Most people in my country use ISP-issued routers running on WiFi 4 and you guys are already on 7!?

[–] flexnsniff@lemmy.world 8 points 2 years ago

I just upgraded to Wi-Fi 6 finally. Already amazed. Waiting to get fiber before I do any more network upgrades

[–] stevexley@kbin.social 4 points 2 years ago

Cries in Australian (25 Mbps)

[–] ShartyWaffles@kbin.social 3 points 2 years ago

Babe, wake up - new wifi just dropped

[–] skillissuer@lemmy.world 3 points 2 years ago (1 children)

entirely new very wide mid-microwave band? call me luddite but i'll stay with 2.4 ghz for long range p2p links

[–] Calculate2093@lemmy.world 4 points 2 years ago* (last edited 2 years ago) (1 children)

Wifi 7 can communicate with any given station (client) on all bands at the same time, so there's really nothing to complain about here.

Multi-Link Operation (MLO), a feature that increases capacity by simultaneously sending and receiving data across different frequency bands and channels. (2.4GHz, 5Ghz, 6GHz)

[–] skillissuer@lemmy.world 2 points 2 years ago

if client supports this feature that is

these broadband and multiband antennas (6ghz band is like 20% wide) will require much better and more complicated designs with tighter tolerances than what you could find in 2.4/5ghz band devices

[–] SamB@lemmy.world 2 points 2 years ago

Stop it. You’re scaring the client devices.

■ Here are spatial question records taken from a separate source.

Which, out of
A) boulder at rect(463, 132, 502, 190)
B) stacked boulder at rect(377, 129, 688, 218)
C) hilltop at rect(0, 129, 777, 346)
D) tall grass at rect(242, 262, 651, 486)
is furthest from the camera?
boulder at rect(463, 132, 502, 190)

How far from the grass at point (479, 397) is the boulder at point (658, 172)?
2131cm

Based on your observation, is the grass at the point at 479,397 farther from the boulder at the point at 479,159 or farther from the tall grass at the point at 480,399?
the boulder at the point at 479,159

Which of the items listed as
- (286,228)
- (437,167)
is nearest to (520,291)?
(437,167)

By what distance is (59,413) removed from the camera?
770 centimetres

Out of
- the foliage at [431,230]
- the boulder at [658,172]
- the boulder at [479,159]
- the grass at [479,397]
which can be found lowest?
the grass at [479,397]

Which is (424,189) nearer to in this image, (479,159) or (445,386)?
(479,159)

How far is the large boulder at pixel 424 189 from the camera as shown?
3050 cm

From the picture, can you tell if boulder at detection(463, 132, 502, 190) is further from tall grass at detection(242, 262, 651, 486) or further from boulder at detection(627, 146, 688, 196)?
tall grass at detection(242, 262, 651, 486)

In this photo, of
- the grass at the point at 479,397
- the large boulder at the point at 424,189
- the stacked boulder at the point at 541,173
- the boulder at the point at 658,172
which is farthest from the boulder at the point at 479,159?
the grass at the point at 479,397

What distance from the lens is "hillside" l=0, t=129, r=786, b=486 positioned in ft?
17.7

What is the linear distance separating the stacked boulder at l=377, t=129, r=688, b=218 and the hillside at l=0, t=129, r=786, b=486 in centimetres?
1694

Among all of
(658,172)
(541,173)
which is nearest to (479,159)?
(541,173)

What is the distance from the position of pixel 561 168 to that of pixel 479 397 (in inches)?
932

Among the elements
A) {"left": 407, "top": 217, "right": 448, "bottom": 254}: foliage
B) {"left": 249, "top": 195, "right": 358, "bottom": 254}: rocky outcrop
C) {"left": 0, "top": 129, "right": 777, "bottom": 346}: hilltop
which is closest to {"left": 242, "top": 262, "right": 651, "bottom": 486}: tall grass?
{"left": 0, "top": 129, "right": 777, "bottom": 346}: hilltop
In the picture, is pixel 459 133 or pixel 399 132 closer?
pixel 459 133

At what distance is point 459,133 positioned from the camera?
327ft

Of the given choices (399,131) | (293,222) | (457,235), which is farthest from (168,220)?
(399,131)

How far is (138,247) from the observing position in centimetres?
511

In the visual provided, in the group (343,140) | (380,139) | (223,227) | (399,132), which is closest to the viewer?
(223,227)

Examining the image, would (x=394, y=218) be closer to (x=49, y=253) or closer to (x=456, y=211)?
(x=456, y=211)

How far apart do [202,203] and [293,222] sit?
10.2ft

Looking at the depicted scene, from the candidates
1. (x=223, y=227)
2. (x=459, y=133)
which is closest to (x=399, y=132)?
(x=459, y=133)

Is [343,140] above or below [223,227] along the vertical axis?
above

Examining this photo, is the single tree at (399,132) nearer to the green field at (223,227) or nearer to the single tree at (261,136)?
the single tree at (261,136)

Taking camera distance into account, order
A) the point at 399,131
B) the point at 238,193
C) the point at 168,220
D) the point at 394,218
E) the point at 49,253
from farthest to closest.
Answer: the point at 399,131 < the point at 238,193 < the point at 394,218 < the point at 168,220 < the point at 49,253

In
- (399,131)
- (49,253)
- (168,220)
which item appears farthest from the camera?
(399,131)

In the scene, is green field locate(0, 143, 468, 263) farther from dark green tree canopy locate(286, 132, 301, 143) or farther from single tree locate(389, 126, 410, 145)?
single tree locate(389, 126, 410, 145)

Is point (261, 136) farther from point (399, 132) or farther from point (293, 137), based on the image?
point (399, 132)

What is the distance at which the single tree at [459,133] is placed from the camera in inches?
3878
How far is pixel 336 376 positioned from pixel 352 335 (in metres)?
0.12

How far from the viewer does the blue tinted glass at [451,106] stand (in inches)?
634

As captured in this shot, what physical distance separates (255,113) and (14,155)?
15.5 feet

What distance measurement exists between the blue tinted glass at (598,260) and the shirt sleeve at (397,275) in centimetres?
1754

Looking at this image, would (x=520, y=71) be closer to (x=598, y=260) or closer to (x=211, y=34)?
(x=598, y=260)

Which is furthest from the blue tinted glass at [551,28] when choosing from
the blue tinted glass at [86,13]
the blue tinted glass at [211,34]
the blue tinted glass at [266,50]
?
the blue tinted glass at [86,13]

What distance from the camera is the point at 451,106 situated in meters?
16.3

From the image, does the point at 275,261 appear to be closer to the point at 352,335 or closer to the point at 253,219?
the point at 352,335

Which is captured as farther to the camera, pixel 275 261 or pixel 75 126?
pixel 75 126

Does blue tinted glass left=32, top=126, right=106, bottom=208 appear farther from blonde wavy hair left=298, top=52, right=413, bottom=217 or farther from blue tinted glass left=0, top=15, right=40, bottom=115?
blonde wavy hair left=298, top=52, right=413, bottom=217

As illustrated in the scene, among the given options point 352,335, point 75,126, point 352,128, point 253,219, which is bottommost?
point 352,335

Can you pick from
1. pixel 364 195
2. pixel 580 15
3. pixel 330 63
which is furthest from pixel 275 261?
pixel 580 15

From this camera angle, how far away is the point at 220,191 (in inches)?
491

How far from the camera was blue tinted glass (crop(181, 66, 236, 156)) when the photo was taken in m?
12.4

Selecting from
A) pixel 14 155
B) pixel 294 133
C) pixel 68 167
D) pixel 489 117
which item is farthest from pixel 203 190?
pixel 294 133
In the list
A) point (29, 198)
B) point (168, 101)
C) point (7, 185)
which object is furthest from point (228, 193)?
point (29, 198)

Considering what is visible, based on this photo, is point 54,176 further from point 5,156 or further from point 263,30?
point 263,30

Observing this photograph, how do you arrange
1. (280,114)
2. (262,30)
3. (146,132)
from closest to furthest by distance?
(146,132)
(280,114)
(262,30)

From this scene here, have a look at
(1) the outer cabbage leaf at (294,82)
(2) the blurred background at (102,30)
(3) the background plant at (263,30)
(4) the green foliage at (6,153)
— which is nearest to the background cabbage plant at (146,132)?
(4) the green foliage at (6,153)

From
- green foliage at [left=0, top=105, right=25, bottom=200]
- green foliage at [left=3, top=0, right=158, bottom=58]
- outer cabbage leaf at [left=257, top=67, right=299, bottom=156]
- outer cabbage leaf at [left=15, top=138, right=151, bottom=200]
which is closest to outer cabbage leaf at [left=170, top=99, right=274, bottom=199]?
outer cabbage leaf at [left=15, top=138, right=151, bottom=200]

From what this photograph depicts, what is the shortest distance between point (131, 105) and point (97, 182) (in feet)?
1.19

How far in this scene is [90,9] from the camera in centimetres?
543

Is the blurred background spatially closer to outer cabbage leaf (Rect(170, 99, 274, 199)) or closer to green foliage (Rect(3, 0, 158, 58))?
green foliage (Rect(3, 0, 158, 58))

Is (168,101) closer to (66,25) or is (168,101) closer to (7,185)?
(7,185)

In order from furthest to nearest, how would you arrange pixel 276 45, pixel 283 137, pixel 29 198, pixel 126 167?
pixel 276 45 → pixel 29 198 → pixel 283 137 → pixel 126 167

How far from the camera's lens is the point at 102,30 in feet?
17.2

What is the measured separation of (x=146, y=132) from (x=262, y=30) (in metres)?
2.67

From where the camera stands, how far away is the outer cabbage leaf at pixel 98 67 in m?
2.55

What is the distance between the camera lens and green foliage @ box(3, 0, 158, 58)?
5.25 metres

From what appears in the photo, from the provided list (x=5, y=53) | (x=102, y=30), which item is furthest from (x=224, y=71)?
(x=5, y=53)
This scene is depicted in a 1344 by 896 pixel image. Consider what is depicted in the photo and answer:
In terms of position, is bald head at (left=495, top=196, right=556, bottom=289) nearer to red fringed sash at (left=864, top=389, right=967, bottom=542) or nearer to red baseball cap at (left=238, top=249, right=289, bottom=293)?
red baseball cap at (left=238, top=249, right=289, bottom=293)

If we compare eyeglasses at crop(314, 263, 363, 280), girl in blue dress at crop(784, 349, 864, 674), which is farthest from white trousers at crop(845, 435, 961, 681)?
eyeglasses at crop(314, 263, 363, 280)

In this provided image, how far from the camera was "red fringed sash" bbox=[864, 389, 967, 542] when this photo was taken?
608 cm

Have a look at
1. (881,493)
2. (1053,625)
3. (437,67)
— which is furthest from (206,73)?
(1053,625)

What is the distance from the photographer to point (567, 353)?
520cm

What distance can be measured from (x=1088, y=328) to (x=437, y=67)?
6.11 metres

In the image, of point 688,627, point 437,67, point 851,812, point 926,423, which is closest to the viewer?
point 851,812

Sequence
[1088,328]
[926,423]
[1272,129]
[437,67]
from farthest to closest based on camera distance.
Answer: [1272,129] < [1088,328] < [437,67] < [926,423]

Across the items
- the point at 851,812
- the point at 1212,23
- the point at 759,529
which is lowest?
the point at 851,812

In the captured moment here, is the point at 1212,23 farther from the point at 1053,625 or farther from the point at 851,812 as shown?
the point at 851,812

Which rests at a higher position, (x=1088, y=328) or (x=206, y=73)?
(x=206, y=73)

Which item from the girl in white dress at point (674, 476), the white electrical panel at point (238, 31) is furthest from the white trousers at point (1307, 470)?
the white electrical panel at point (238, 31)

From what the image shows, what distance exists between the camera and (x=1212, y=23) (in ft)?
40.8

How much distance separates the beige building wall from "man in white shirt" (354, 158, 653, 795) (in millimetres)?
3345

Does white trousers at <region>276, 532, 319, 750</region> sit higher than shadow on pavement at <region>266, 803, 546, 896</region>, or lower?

[–] FlashZordon@kbin.social 1 points 2 years ago

I kinda figured that Wifi 7 was coming soon once my ISP started deploying Wifi 6 routers.

[–] QwertySpace@lemmy.world 1 points 2 years ago (1 children)

It seems like with every WiFi update since the dawn of time, they've been "improving" speeds when multiple devices are connected. And yet, there's no noticeable improvement.

[–] QHC@lemmy.world 4 points 2 years ago

Similar to battery technology or parking lots, adding more capacity just means more is used. Less incentive to be efficient, too. The gaps get filled and it feels like nothing improved, but in absolute terms there definitely has been an upwards trend.